Personal information
- Full name: Ronald John Freeman III
- Born: June 12, 1947 (age 79) Elizabeth, New Jersey, U.S.
- Height: 1.83 m (6 ft 0 in)
- Weight: 82 kg (181 lb)

Sport
- Sport: Athletics
- Event: 400 m
- Club: Arizona State Sun Devils track and field

Achievements and titles
- Personal bests: 220 yd – 21.2 (1963) 400 m – 44.41 (1968) 880 yd – 1:50.4 (1968)

Medal record
Representing the United States
Olympic Games
| Gold medal – first place | 1968 Mexico City | 4 × 400 m relay |
| Bronze medal – third place | 1968 Mexico City | 400 metres |

= Ron Freeman =

American athlete

Ronald John Freeman III (born June , 1947 in Elizabeth, New Jersey) is an American former athlete. At the 1968 Summer Olympics, Freeman won a gold medal in the 4 × 400 m relay and a bronze medal in the 400 meters. Freeman ran the second leg on the American 4 × 400 m relay team, which won the gold medal with a new world record of 2.56.16. His relay leg time (43.2s) was the fastest 4 × 400 meter relay leg ever run and his time stood for more than 25 years.

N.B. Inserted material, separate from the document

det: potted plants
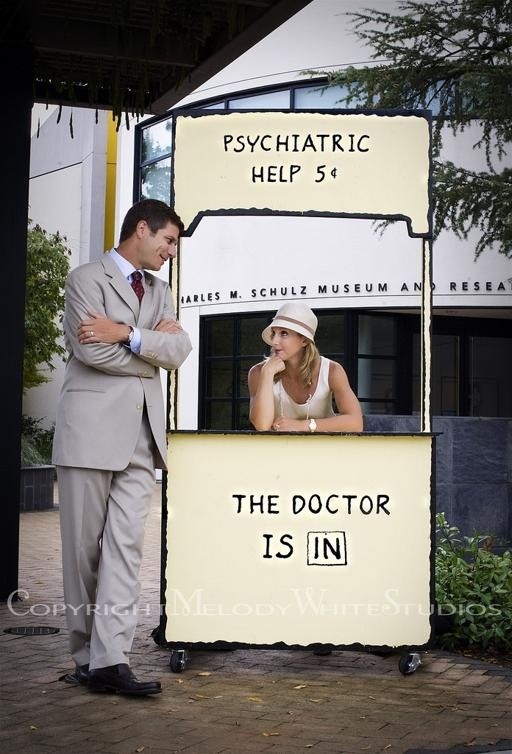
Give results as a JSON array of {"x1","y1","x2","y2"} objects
[{"x1": 20, "y1": 433, "x2": 54, "y2": 512}]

Raised in Elizabeth, Freeman attended Thomas Jefferson High School and Arizona State University.

Freeman finished second behind Adrian Metcalfe in the 440 yards event at the British 1963 AAA Championships.

He is sometimes confused with Ron Freeman (born 1940), an All-American 400 metres runner in 1963 who also ran for Arizona State and set an earlier world record in the mile relay. Ron Freeman III, born seven years later from New Jersey, was an All-American five years later for the Sun Devils in 1968; the two are not related.

== Awards ==
In August 2017, Freeman received the Athletes in Excellence Award from The Foundation for Global Sports Development in recognition of his community service efforts and work with youth.